_TO DO_:
Convert the lines of the material starting at the one containing "L.L.Bean Classic Cashmere" and ending at the one containing "New 9000mAh 4-Speed" into a numbered list, omitting blank lines.

_SOURCE MATERIAL_:
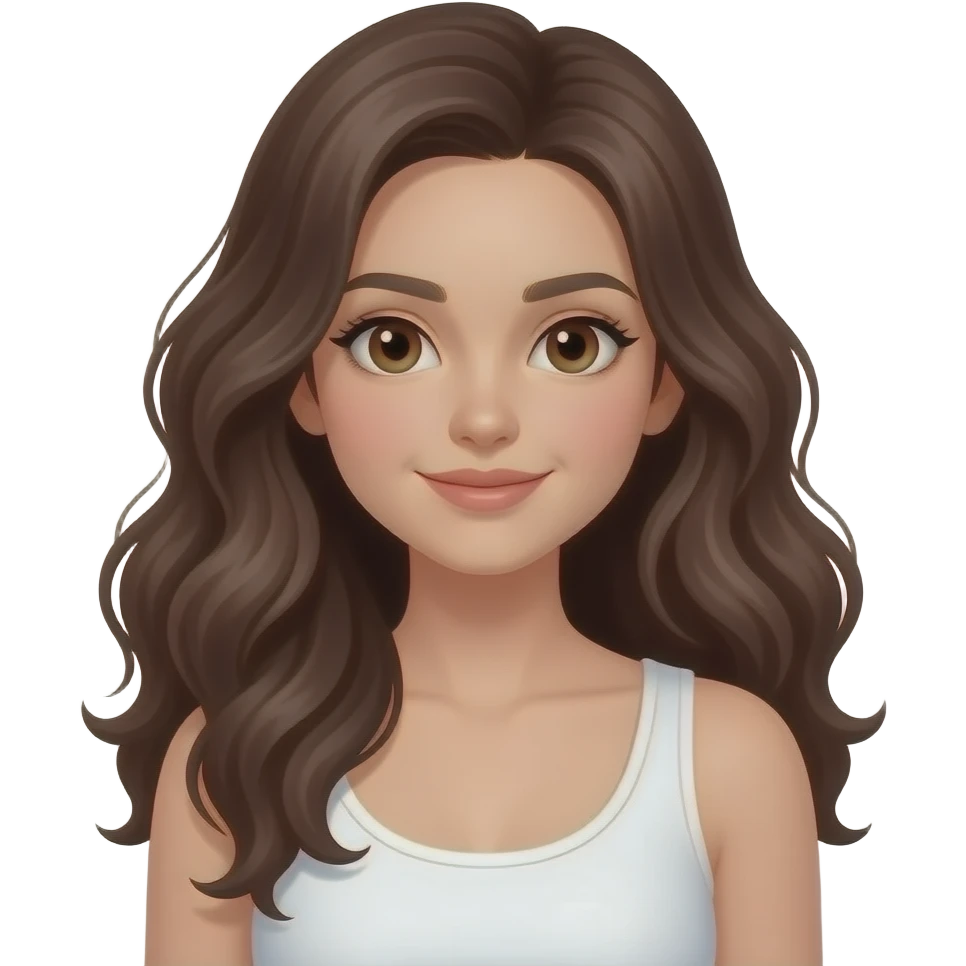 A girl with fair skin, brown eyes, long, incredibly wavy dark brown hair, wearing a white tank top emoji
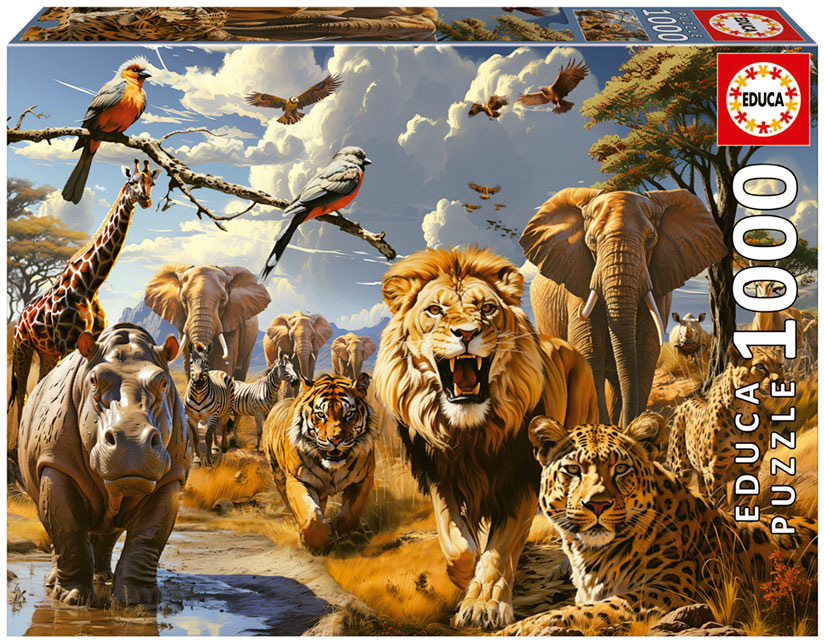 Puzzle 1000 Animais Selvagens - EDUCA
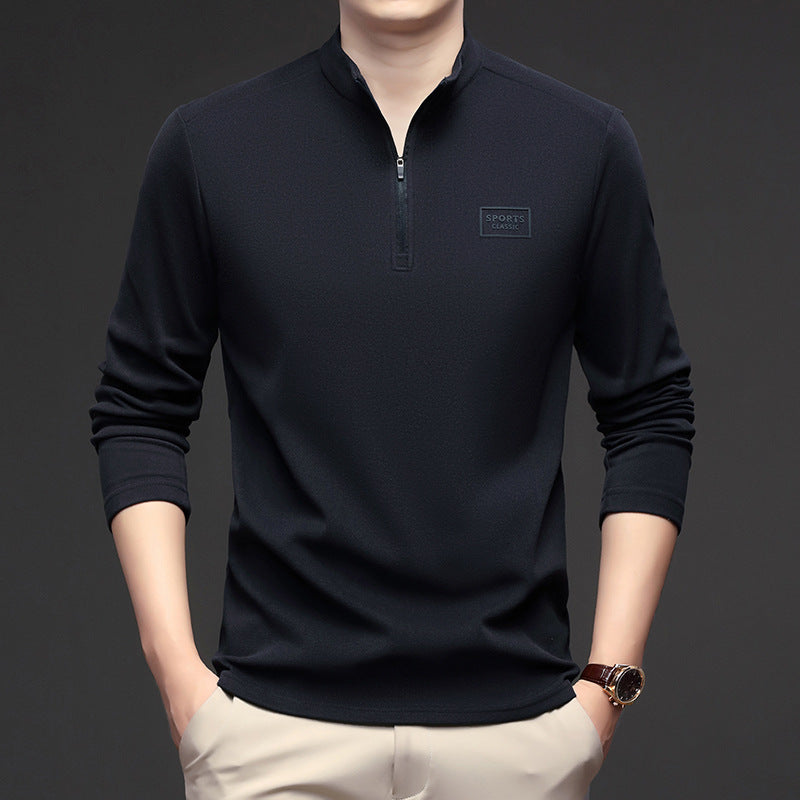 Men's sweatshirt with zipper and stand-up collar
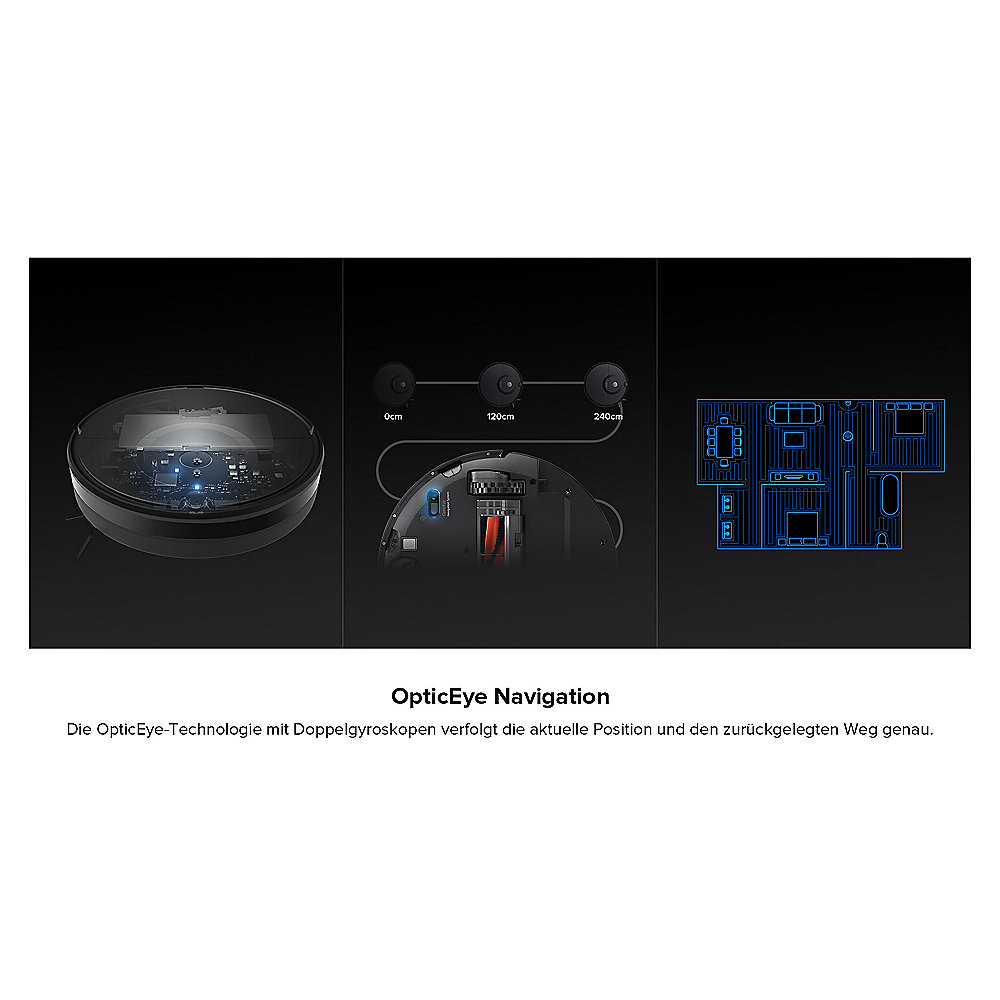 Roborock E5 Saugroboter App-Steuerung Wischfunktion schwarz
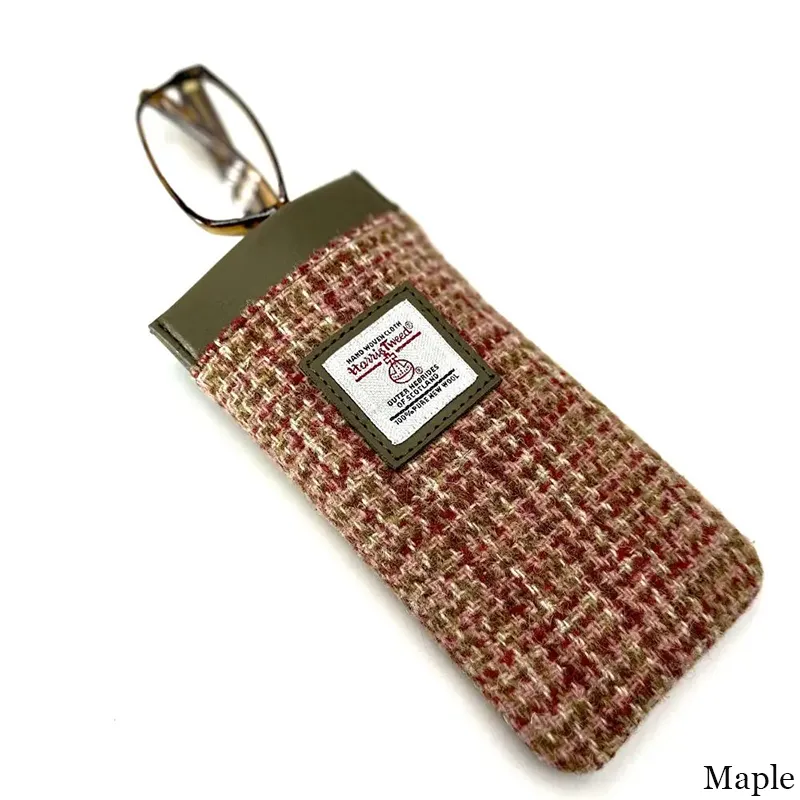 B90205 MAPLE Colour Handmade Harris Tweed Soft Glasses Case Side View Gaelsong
--
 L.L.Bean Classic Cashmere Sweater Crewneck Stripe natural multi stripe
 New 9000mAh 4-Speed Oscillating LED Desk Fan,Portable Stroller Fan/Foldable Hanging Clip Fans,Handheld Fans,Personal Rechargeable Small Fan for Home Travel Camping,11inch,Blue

_OUTPUT_:
1.  L.L.Bean Classic Cashmere Sweater Crewneck Stripe natural multi stripe
2.  New 9000mAh 4-Speed Oscillating LED Desk Fan,Portable Stroller Fan/Foldable Hanging Clip Fans,Handheld Fans,Personal Rechargeable Small Fan for Home Travel Camping,11inch,Blue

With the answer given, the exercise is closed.